───── ФРАГМЕНТ ДОКУМЕНТА

Царь долго готовился к процедуре. Все, кто не мог участвовать в его затее, были уничтожены; ведь невозможно даже представить Клита, Пармениона или Филоту на коленях – они умели блестяще побеждать, но не кланяться.
Арриан рассказывает:
Александр сговорился с софистами и знатнейшими персами и мидянами, окружавшими его, завести об этом разговор на пирушке. Анаксарх положил начало и стал говорить, что гораздо правильнее почитать богом Александра, а не Диониса и Геракла, и не только за множество его великих деяний, но и потому, что Дионис фиванец и к македонянам не имеет отношения, а Геракл аргивянин и с македонцами его связывает только происхождение Александра, Гераклида родом. Справедливее будет, если македонцы станут оказывать своему царю божеские почести. Нет ведь никакого сомнения в том, что, когда он уйдет из этого мира, они будут чтить его как бога; гораздо правильнее возвеличить его при жизни, чем чтить умершего, которому эти почести уже ни к чему.
Неожиданно Александр получил удар с той стороны, откуда меньше всего ожидал. Философ Каллисфен выступил против обожествления царя. Тот самый Каллисфен, что «пытался кроткой и ласковой речью смягчить горе царя» после убийства Клита; Каллисфен, который был близким товарищем Александра «с того времени, когда они оба учились у Аристотеля; теперь Каллисфен приглашен самим царем сопутствовать ему для увековечения его подвигов» (Юстин). Каллисфен, который, по словам Арианна, «прибыл к Александру не за славой для себя, а чтобы прославить его». Были у Каллисфена личные мотивы прославлять Александра, ибо, как сообщает Плутарх, философ «отправился за Александром лишь затем, чтобы восстановить свой родной город и вернуть туда жителей».
Македонский царь, видимо, настолько был уверен в Каллисфене, что не поставил его в известность о намечавшейся процедуре. Речь философа, по свидетельству Арриана, повергла в шок и Александра, и придворных льстецов.

──────────
───── ИЗВЛЕЧЁННЫЕ ДАННЫЕ

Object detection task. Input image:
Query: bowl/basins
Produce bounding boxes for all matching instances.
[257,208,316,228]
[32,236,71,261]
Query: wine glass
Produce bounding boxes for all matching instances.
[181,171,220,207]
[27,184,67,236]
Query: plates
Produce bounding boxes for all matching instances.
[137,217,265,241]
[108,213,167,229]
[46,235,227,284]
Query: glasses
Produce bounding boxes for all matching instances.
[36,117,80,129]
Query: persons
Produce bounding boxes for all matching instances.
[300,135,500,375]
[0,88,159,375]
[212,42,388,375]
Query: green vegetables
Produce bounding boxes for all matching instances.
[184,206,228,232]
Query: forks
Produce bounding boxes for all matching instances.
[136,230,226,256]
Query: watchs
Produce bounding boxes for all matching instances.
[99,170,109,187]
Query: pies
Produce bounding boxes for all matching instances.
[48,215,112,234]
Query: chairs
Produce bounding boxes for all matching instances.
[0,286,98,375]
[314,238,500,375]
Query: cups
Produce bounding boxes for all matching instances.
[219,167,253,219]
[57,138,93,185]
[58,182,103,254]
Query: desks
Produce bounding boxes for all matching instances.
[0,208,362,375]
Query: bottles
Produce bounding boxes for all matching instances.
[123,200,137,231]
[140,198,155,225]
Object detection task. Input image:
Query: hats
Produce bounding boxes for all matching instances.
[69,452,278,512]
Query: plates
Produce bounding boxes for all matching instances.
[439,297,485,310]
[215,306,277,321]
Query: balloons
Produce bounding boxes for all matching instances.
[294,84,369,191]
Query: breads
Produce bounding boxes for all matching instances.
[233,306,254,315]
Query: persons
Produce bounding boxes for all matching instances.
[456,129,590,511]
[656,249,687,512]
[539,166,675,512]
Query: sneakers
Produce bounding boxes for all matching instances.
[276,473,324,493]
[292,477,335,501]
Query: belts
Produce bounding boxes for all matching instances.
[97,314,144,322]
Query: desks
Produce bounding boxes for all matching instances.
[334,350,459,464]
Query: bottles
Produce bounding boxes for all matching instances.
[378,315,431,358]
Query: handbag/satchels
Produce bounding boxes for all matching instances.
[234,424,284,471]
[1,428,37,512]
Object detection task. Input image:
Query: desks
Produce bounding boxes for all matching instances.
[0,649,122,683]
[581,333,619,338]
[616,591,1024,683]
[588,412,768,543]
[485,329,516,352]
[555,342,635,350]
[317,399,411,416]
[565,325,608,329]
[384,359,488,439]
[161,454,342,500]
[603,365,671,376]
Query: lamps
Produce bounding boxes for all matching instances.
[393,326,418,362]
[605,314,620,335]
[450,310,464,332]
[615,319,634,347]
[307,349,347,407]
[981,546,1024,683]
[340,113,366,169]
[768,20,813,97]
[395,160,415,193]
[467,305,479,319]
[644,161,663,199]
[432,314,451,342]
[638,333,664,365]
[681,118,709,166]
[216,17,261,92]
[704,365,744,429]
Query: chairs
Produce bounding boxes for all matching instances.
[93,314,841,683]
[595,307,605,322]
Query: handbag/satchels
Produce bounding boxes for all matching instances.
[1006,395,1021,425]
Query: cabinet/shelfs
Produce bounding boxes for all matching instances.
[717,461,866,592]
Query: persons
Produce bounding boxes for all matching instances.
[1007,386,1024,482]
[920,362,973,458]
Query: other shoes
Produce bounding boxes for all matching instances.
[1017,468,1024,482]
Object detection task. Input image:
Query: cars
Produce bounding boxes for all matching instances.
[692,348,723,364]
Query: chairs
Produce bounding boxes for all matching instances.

──────────

=== УКАЗАНИЯ ===
1/ Перепишите без изменений часть фрагмента об обожествлении Александра от слов «Македонский царь, видимо, настолько» до слов «и придворных льстецов.» включительно.
2/ Допишите следующую часть фрагмента об обожествлении Александра, начав сразу после его последнего предложения.
Приведённые строки не имеют отношения к фрагменту об обожествлении Александра.

=== ИТОГОВЫЕ ОТВЕТЫ ===
1/
Македонский царь, видимо, настолько был уверен в Каллисфене, что не поставил его в известность о намечавшейся процедуре. Речь философа, по свидетельству Арриана, повергла в шок и Александра, и придворных льстецов.

2/
– Анаксарх, – произнес Каллисфен, – я считаю, что Александр достоин всяческой чести, которая подобает человеку; люди, однако, провели строгую границу между почестями, которые воздаются людям, и теми, которые воздают богам: им строят храмы, ставят статую, выделяют для них священные участки, приносят жертвы и совершают возлияния, сочиняют в их честь гимны, а для людей пишут хвалебные песни. Особо важен обряд преклонения. Люди, здороваясь, целуют друг друга, но божество пребывает высоко над ними, и прикасаться к нему – кощунство. Поэтому мы величаем его, склоняясь перед ним; в честь богов устраивают хоры, в честь богов поют пеаны. Нет ничего удивительного в том, что разных богов, клянусь Зевсом, и чтят по-разному; героям воздают ведь тоже почести иные, чем богам. Не подобает все это перемешать и привести в полный беспорядок, возводя людей на недосягаемую высоту и оказывая им преувеличенные почести, и в то же время низвергать и принижать, по крайней мере, насколько это от нас зависит, богов, почитая их наравне с людьми. Александр ведь не вынес бы, если бы частному человеку присвоены были поднятием рук или неправильным голосованием царские почести. Еще справедливее будут боги в своем гневе на тех людей, которые присваивают себе божеские почести или соглашаются на их присвоение.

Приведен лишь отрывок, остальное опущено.